_Challenge:_ Copy all of the items below word for word, leaving out the pictures.
# Material to process start
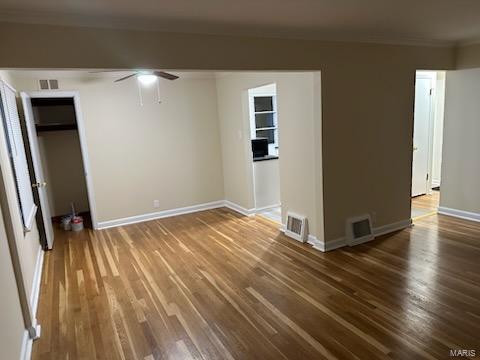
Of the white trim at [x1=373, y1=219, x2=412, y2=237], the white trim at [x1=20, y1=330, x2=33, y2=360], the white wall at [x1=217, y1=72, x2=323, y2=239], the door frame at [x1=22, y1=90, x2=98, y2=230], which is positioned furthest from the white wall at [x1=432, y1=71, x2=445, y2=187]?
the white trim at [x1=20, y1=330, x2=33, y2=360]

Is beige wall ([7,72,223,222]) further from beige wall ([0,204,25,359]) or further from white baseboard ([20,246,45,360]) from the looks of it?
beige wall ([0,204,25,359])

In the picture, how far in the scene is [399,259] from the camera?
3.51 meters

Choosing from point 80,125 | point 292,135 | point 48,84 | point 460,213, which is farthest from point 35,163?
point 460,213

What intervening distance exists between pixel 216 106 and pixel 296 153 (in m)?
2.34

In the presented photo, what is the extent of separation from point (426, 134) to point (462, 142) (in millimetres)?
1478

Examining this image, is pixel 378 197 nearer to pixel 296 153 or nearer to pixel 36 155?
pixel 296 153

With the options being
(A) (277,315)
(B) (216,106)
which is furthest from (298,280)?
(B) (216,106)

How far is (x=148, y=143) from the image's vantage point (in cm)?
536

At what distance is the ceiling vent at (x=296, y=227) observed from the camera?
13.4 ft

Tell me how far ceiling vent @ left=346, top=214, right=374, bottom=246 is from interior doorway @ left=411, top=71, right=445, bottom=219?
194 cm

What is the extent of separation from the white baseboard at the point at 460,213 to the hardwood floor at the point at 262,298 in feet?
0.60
# Material to process end
_Reply to the exercise:_
Of the white trim at [x1=373, y1=219, x2=412, y2=237], the white trim at [x1=20, y1=330, x2=33, y2=360], the white wall at [x1=217, y1=72, x2=323, y2=239], the door frame at [x1=22, y1=90, x2=98, y2=230], which is positioned furthest from the white wall at [x1=432, y1=71, x2=445, y2=187]?
the white trim at [x1=20, y1=330, x2=33, y2=360]

Is beige wall ([7,72,223,222]) further from beige wall ([0,204,25,359]) or further from white baseboard ([20,246,45,360]) from the looks of it?
beige wall ([0,204,25,359])

In the picture, how far in the scene is [399,259] from the camera?
3.51 meters

Choosing from point 80,125 | point 292,135 | point 48,84 | point 460,213, which is farthest from point 35,163?
point 460,213

What intervening distance exists between pixel 216 106 and pixel 296 153 (in m)?
2.34

In the presented photo, what is the extent of separation from point (426, 134) to point (462, 142) (in millimetres)?
1478

Examining this image, is pixel 378 197 nearer to pixel 296 153 or nearer to pixel 36 155?
pixel 296 153

With the options being
(A) (277,315)
(B) (216,106)
which is furthest from (298,280)?
(B) (216,106)

How far is (x=148, y=143) from the image's vantage point (in cm)?
536

At what distance is the ceiling vent at (x=296, y=227) observed from the camera?
13.4 ft

Tell me how far ceiling vent @ left=346, top=214, right=374, bottom=246 is from interior doorway @ left=411, top=71, right=445, bottom=219?
194 cm

What is the extent of separation from the white baseboard at the point at 460,213 to the hardwood floor at the point at 262,298 in feet?
0.60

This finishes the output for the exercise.